→ Record excerpts:
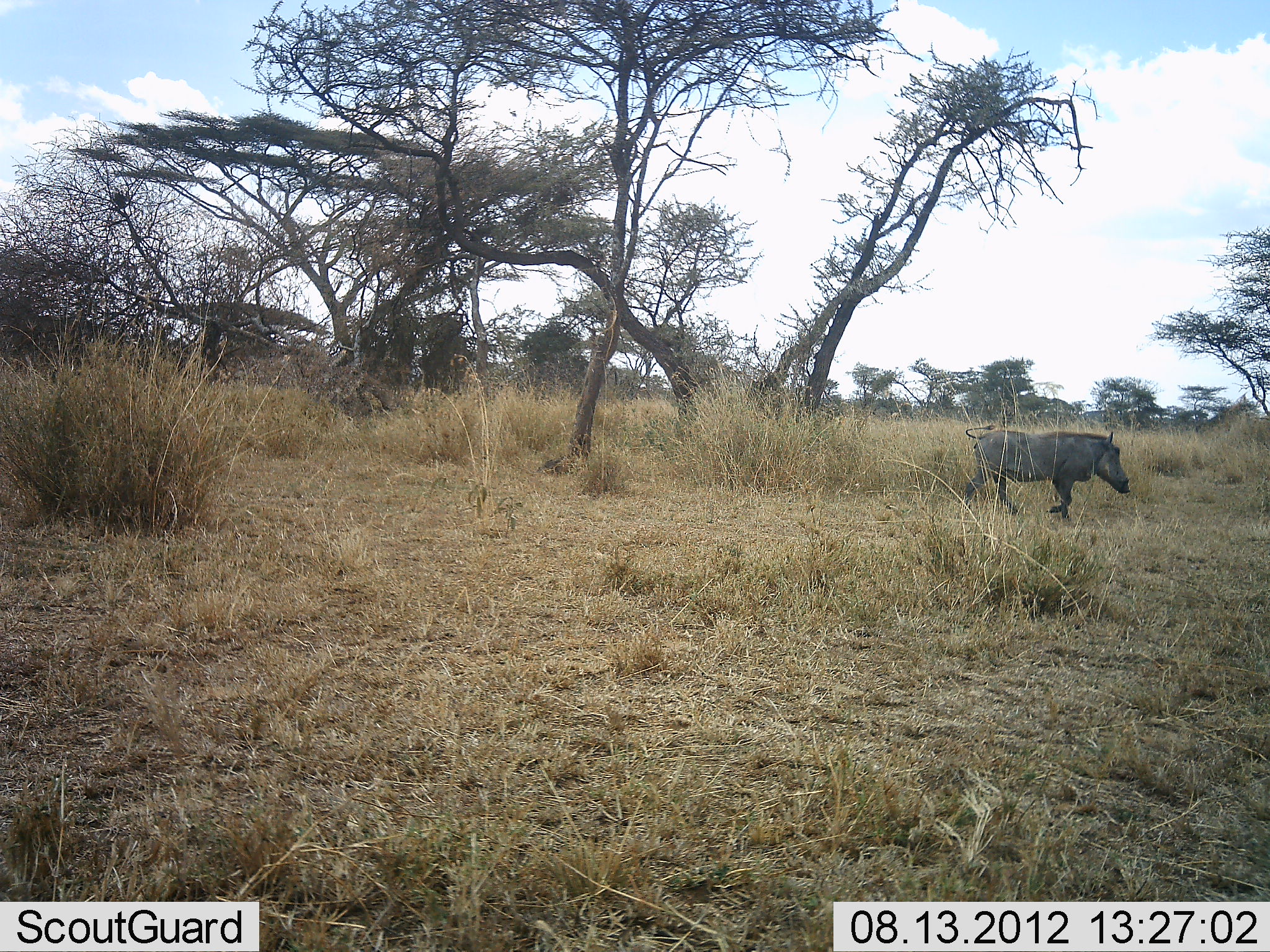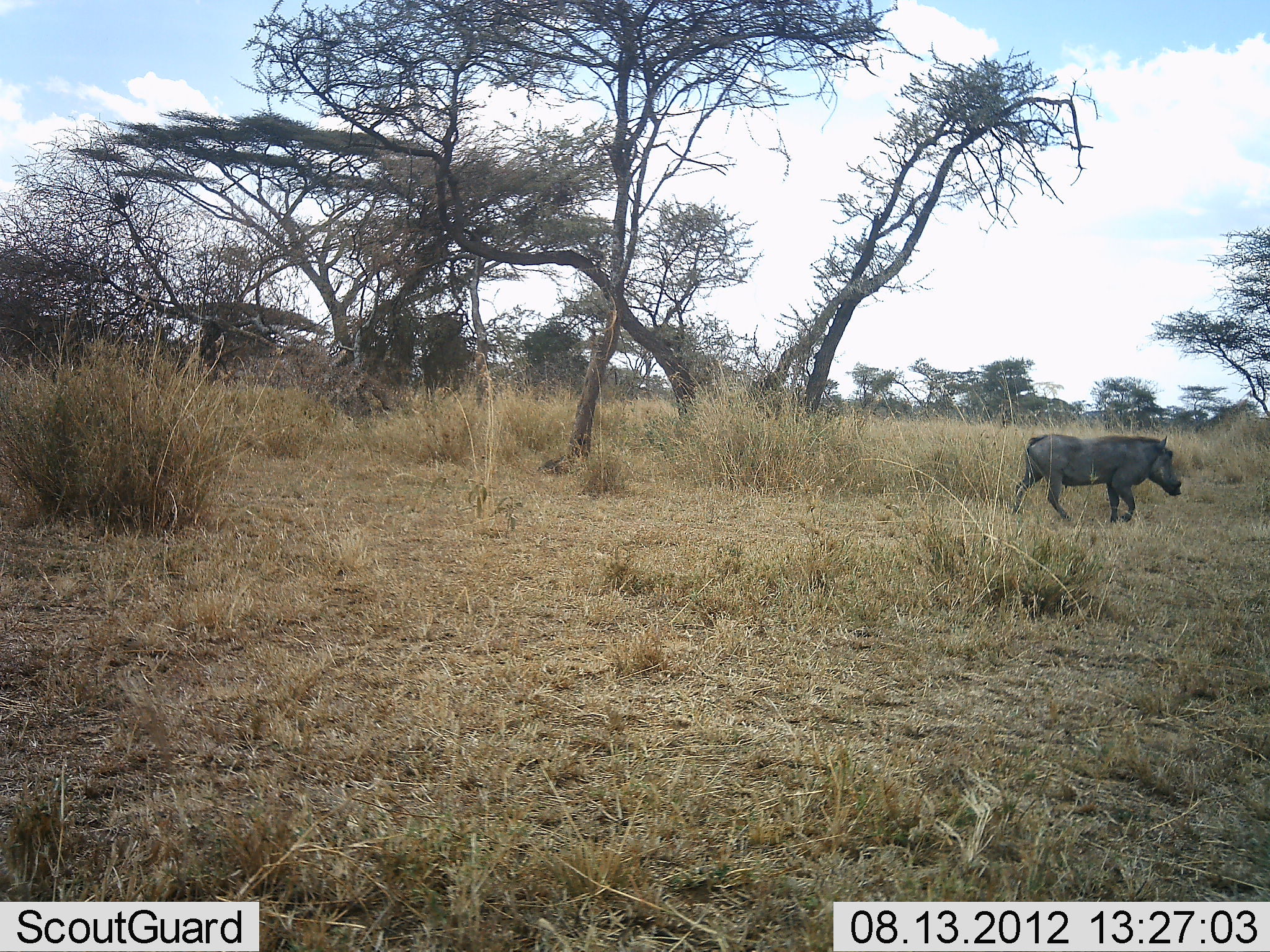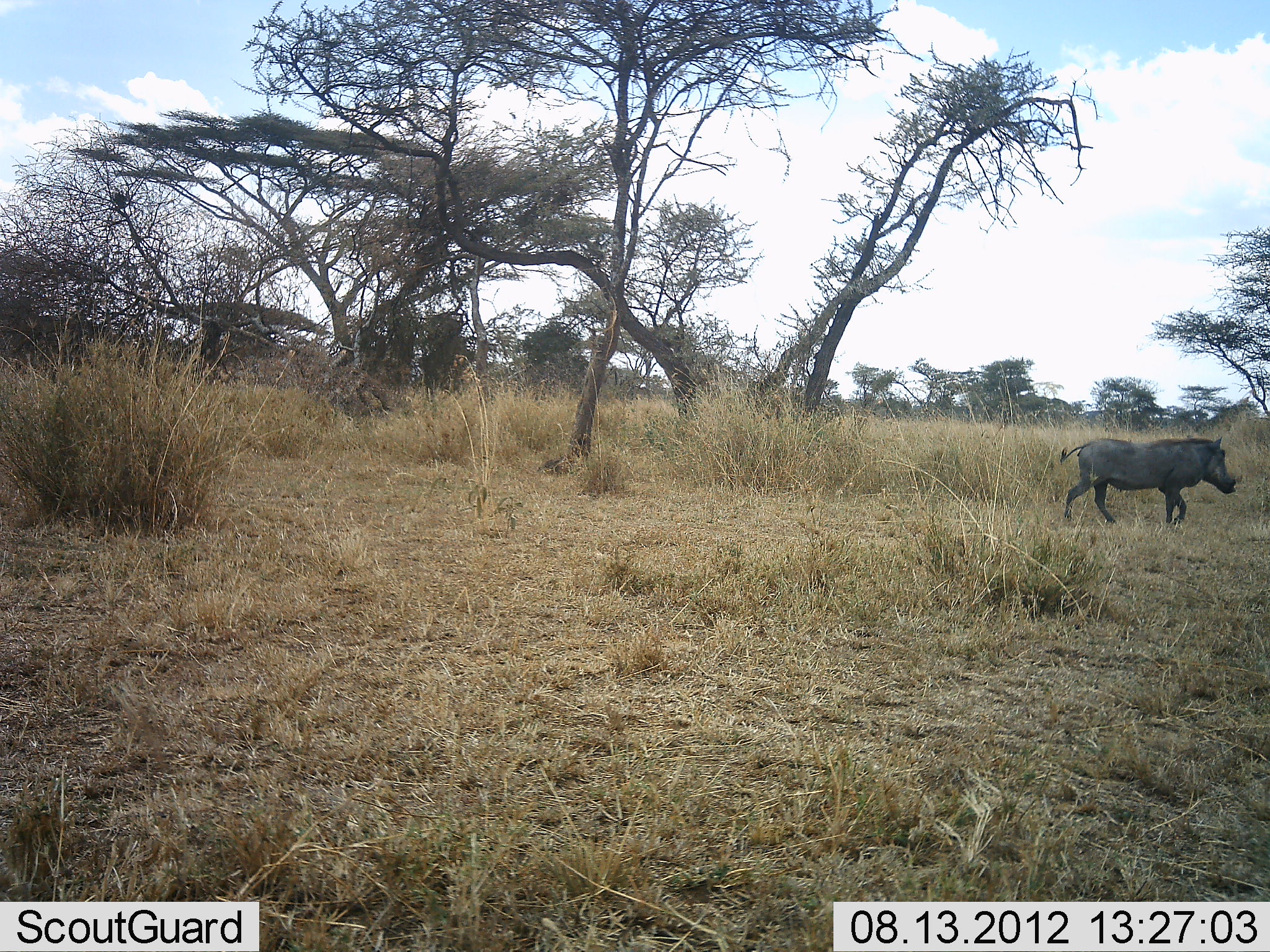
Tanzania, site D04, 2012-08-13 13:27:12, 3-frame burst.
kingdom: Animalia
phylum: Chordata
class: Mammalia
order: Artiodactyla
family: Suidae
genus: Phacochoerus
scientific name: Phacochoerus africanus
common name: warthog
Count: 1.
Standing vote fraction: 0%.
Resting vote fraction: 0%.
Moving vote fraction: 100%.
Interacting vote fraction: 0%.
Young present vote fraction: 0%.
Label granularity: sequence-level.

---

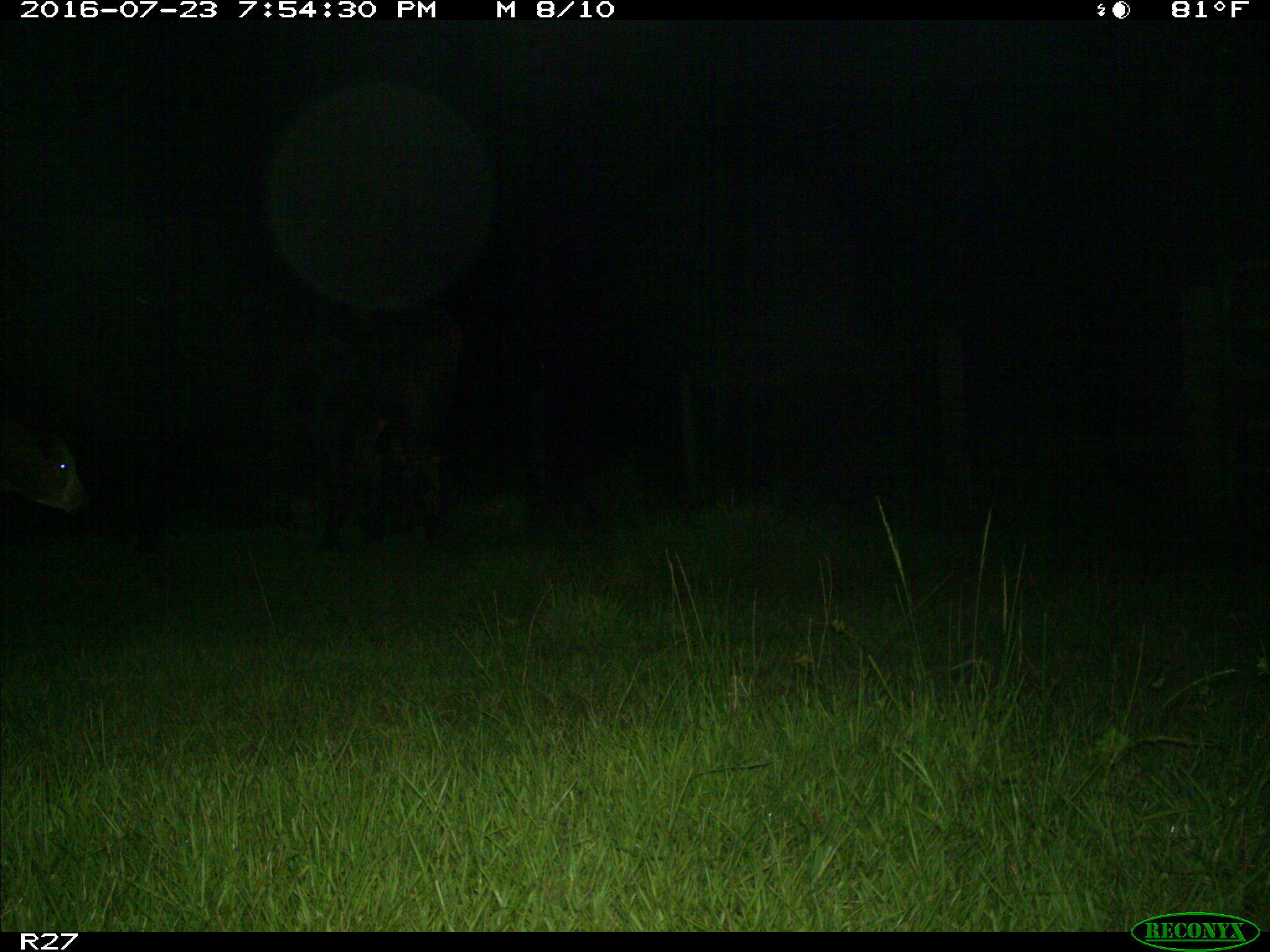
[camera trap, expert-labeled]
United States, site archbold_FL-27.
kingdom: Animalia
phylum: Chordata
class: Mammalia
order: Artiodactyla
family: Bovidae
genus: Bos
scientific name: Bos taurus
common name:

→ Task to carry out:
Your task for the entries above: copy exactly the span starting with the line with "Standing vote fraction: 0%." and going on through the line with "Label granularity: sequence-level.", both lines included, and nothing else.

→ Solved problem:
Standing vote fraction: 0%.
Resting vote fraction: 0%.
Moving vote fraction: 100%.
Interacting vote fraction: 0%.
Young present vote fraction: 0%.
Label granularity: sequence-level.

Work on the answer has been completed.